The harms of inaction
But few of those who said they had hearing loss ran the gantlet to use hearing aids, which consumers complained needed frequent adjustment and had weak battery performance. Patients, experts said, typically take seven years to fess up to themselves that their hearing has declined — and their inaction, combined with the inaccessibility of hearing aids, was detrimental to their well-being, NPR reported:
“Hearing loss has been linked to cognitive decline and other health problems in older people and can bring a sense of insecurity and isolation to someone experiencing it. ‘The greater the hearing loss, the greater the risk of loss of thinking and memory abilities over time,” Dr. Frank Lin, a researcher at the Johns Hopkins University School of Medicine, told NPR in 2017. It’s not just the elderly who are having trouble hearing. One in 5 teenagers experiences hearing loss to some degree, according to the Hearing Loss Association of America.”
The New York Times reported that the FDA hearing aid rule, which replace guidelines that have existed for four decades, will be open for public comment for several months and still must be finalized. But the newspaper reported of the FDA directive, also quoting Dr. Lin, an otolaryngologist and director of the Cochlear Center for Hearing and Public Health at Johns Hopkins University:
“The proposed rule would allow adults who have mild to moderate hearing impairments to purchase certain kinds of hearing aids in stores or online without a prescription. Children and people with severe or profound hearing loss would still be required to visit an audiologist or licensed provider. The rule also establishes performance, design, and safety standards, and outlines labeling requirements for the devices.
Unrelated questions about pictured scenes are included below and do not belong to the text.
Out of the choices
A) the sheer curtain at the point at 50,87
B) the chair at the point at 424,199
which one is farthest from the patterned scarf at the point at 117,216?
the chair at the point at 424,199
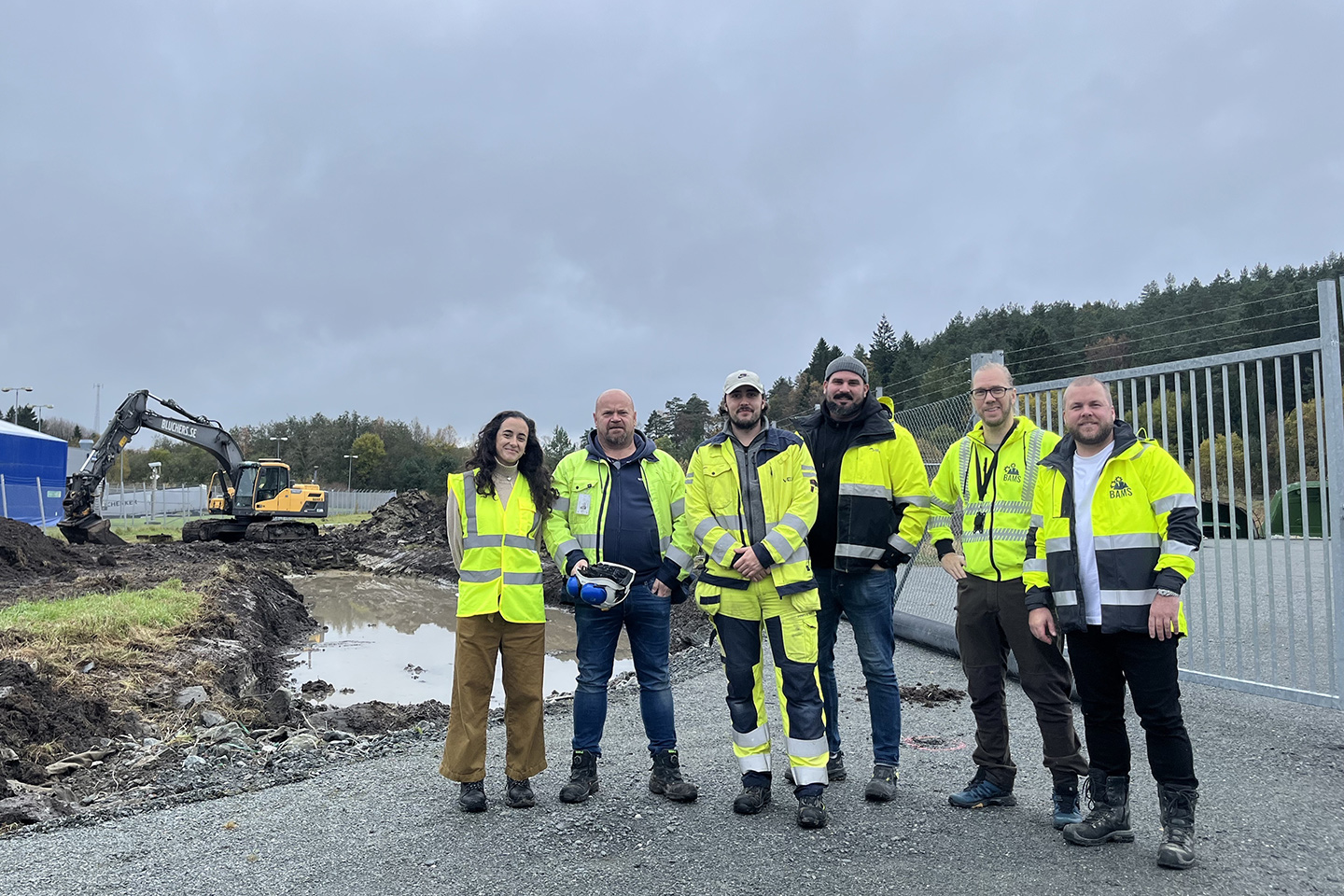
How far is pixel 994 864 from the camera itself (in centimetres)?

The rule is likely to encourage more companies to enter the hearing aid market, which could encourage competition, allow manufacturing at scale, and ultimately drive prices down, Dr. Lin said. Although it is hard to predict how the market will develop, Dr. Lin said that over-the-counter hearing aids might eventually be available for a few hundred dollars. (Although that is substantially lower than the current average, that price may still be out of reach for many Americans.)”
In my practice, I see not only the harms that patients suffer while seeking medical services, but also the damage that can be inflicted on them and their loved ones by defective and dangerous products, notably of the medical variety. Lawmakers and regulators, as well as patients and experts in the field, will need to keep a watch on the FDA’s new hearing aid rule to see that it functions as hoped and does not allow loopholes that work to the detriment of those with hearing loss.
Still, this reform — proposed as far back as 2015 by a blue-chip scientific panel — illustrates the hodge-podge of regulatory functions the FDA exercises, and how, as critics assert, the agency can get so bogged down in its own red tape that it serves medical device makers ahead of patients and the public.
Important FDA recalls snagged by 1950s approaches
MedTechDive, an industry newsletter focused on medical technology, is scrutinizing the risky, outdated way that the FDA recognizes problematic medical devices and stumbles to protecting the public from them with recalls. The site, as other news organizations have found, says the agency relies in excess on manufactures to collect crucial data and effective to self-report and self-police problems with devices affecting tens of millions of patients. Further, the FDA processes slog along with 1950s-era tech, including too many important documents shared on fax machines or in snail-mail filings. Really?
We have much work to do to increase the affordability, access, safety, and quality of medical devices, including ensuring that we’re not wrapping up in red tape important tools on which technology has raced ahead, Jetson style, even as we ignore flawed and risky items by plodding along with Flintstone’s type information sharing.